** SOURCE TEXT **
BEGIN

I've lost much of my Russian (such as it was) through disuse, but I can still
read the alphabet just fine.

------
indiejade
When I started Uni, my language elective was Japanese. I changed majors, and
the school I eventually transferred to didn't offer it, but wowza, non-Latin
based alphabets are tough!

If you have a basic understanding of the Latin-based sentence structures, you
can use that to understand a foreign language: brush up on sentence
diagramming. Seriously. Subject, Verb, Object, Direct Object, Indirect Object,
Prepositional Phrases, etc. Learning the culturally-accepted syntax of a
language is really valuable. Once you start to recognize and understand
certain words, you'll be able to see how they fit into the larger sentence
structure overall.

------
gruseom
This isn't the kind of tip you are asking about, but...

I studied several languages academically (by taking courses and/or studying
books). It finally dawned on me how utterly inefficient this is, and I will
never make that mistake again. Next time I want to learn a language I will
move to where it is spoken.

END

** TASK REQUIREMENTS **
Copy the forum discussion on language learning verbatim, in its entirety. The data that follow come from a separate source.

** GIVEN MATERIAL **
BEGIN

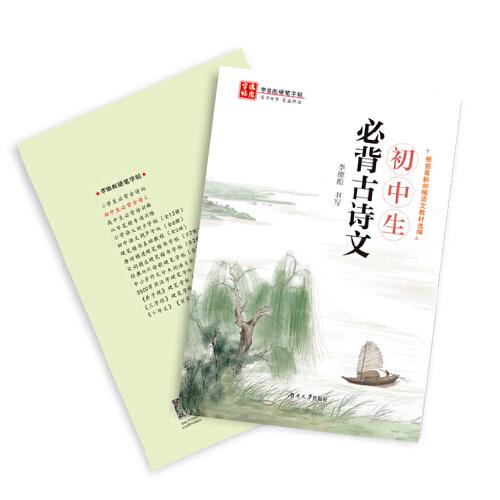 初中生必背古詩(shī)文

END

** OUTPUT **
I've lost much of my Russian (such as it was) through disuse, but I can still
read the alphabet just fine.

------
indiejade
When I started Uni, my language elective was Japanese. I changed majors, and
the school I eventually transferred to didn't offer it, but wowza, non-Latin
based alphabets are tough!

If you have a basic understanding of the Latin-based sentence structures, you
can use that to understand a foreign language: brush up on sentence
diagramming. Seriously. Subject, Verb, Object, Direct Object, Indirect Object,
Prepositional Phrases, etc. Learning the culturally-accepted syntax of a
language is really valuable. Once you start to recognize and understand
certain words, you'll be able to see how they fit into the larger sentence
structure overall.

------
gruseom
This isn't the kind of tip you are asking about, but...

I studied several languages academically (by taking courses and/or studying
books). It finally dawned on me how utterly inefficient this is, and I will
never make that mistake again. Next time I want to learn a language I will
move to where it is spoken.